Yemekte Gülcihan hanımla karşılaştı. Uyarı çekmemek için bir köşede konuştular. Oğlu gelmemişti yemeğe. Bayan yeniden benzer güzellikte, bakımda ve işvedeydi. Gecenin ilerleyen saatlerinde Gülcihan hanımın tanıştırdığı Serhat isminde bir genç ile kuyularının başına gitmek istedi. Serhat ona yol gösterdi. Kuyularının oraya geldiklerinde Serhat bir süre gözden kayboldu. O sıra eşi aradı Cem’in. Öngören’e gittiğini biliyordu. Ve Serhat’ın aslında oğlu Enver olduğunu ve onu öldüreceğini söyledi. Cem buna inanmadı ve Serhat ile kuyuya içten ilerlediler. Kuyunun başına gelip konuşmaya başladıklarında Serhat’ın gerçekte de oğlu Enver olduğunu anladı. Onunla konuşmak için böyle bir oyun yapmışlardı annesi ile birlikte. Enver haklı olarak Cem’den hesap soruyordu. Mektubunu niçin cevapsız bırakmıştı? Neden onu hiç aramamıştı. Bir baba oğlunu nasıl bırakırdı? Kendisinin de yetim büyüdüğünü söyleyen Cem, oğlu ile yakınlaşmak istedi. Hitabe azıcık gerginleşince dehşet ile Öngören’e gitmeden önce cebine koyduğu ruhsatlı tabancasını çıkarıp Enver’e nişan aldı. Enver’den bir tehdit sezmişti. Kendisini öldüreceğini düşünüyordu. Gerçekten pek bir niyeti olmamasına rağmen asabi bir yapıda olan Enver Cem’e dürüst saldırı yaparak elindeki silahı almak isterken babasını yanlışlıkla vurdu. Ve kuyuya attı. Ayrıca Ayşe keza de Gülcihan durum yerine geldiklerinde Enver’i bir köşede otururken buldular.

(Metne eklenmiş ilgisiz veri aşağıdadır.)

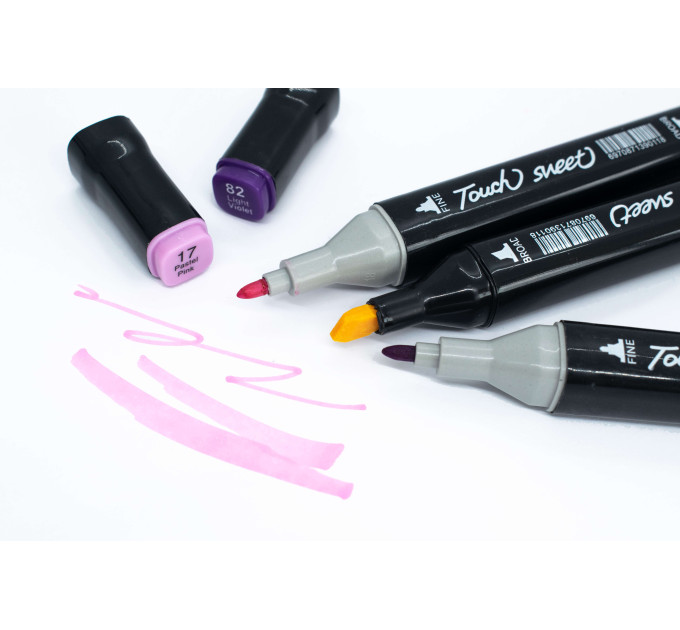 Маркеры TOUCH Marker набор 36 шт
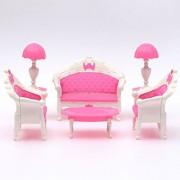 Dllhouse Furnitures Cute Mini Dollhouse Furniture Living Room Parlour Sofa Set Barbie Accessories Pink Lovely Dollhouse Barbie Furnitures for Child 1 Sets of 6Pcs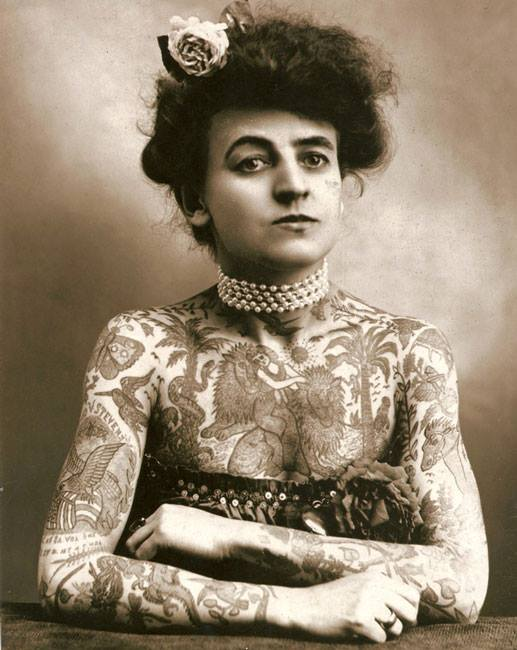 Mujeres Pioneras: Maud Wagner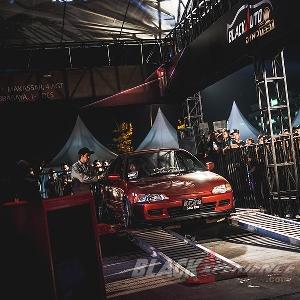 BlackAuto Battle Makassar 2018 - BlackAuto Dyno Test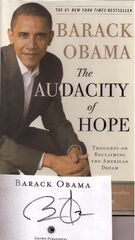 Barack Obama's Audacity of Hope -- Autographed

Duruşma sonucu Enver suçlu bulundu. Ve hapse atıldı. Annesi onu sık sık ziyarete gitti. Buradan daha sonra da kitabın üçüncü bölümü başlıyordu.

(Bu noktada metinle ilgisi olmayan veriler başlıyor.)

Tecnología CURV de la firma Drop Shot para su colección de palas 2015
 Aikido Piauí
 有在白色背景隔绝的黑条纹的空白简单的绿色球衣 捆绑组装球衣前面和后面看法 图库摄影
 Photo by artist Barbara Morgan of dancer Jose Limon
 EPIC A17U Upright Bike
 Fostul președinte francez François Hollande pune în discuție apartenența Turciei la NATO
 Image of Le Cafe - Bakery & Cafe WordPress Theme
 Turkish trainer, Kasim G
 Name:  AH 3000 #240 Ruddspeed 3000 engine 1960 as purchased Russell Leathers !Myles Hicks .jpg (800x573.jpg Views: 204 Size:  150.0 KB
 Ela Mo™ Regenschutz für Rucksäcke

Bu bölümü Kırmızı Saçlı Kadının ağzından dinliyoruz. Cem’in babasıyla yaşadığı aşkı unutamayan Gülcihan, Cem’i görür görmez babasına benzerliğinden nedeniyle ona bir yakın olma hissetti. Ve babasıyla yaşayamadığı aşkı belki oğlu ile yaşayabileceğini düşündü. O sıra evli idi. Fakat eşi de örgütlerinin tepesindeki adamın kardeşi idi. O gece ilişkiden daha sonra hemencecik gebe kalmıştı. Fakat çocuğun kendi kocasından mı Cem’den mi olduğuna karar verememişti. Sonrasında kocası ölüm edince oğluna gerçeği söylemiş, Dna testi yaptırarak reel babasının Cem olduğunu kanıtlamıştı. Doğrusu amaçları aileye sorun hariç tutmak değil sadece bu yaşına kadar hiçbir şey başaramamış ve iyi bir geliri olmayan Enver’in Sührap’tan payına düşeni almasını sağlamaktı. Tüm zihin Gülcihan’ın aklından çıkmıştı. Zor Kullanarak oğlunu ikna etmişti. O geceki yemeğe değin her şey yolunda gidiyordu da, fakat o gece Cem’in ve Enver’in dışarı çıkıp gelmemesinden şüphelenen Gülcihan kuyunun oraya doğru gitmişti ve oğlunun baba katili olduğunu görmüştü. Mahkemede ne kadar nefsi müdafaa olduğunu söyleseler de arkası adaleli bir işyeri ile başa çıkamamışlardı ve Enver hapse girmişti. Annesi oğlundan tek bir şey istiyordur artık; tüm bu olanları kitaplaştırmasını. Bunu keza mahkemeye kanıt olarak da sunabileceklerdi. Keza de yaşadıklarını yazmasını istiyordu Gülcihan. Kendi bildiklerini anlattı oğluna, öteki bilgiler için de Cem’in karısı Ayşe ile konuştu. Yetersiz bilgileri, detayları öğrendi. Bütün hepsini oğluna aktardı. Tekrar zorlu bir süre ve ikna etme çabaları sonucu en sonunda oğlu ikna oldu ve kitap yazmaya karar verdi. Bütün yaşadıklarını, yaşananları yazacaktı. Hem babası da yazar elde etmek istiyordu bu sebeple Gülcihan da Enver’in yazar olmasını istediğini söyledi.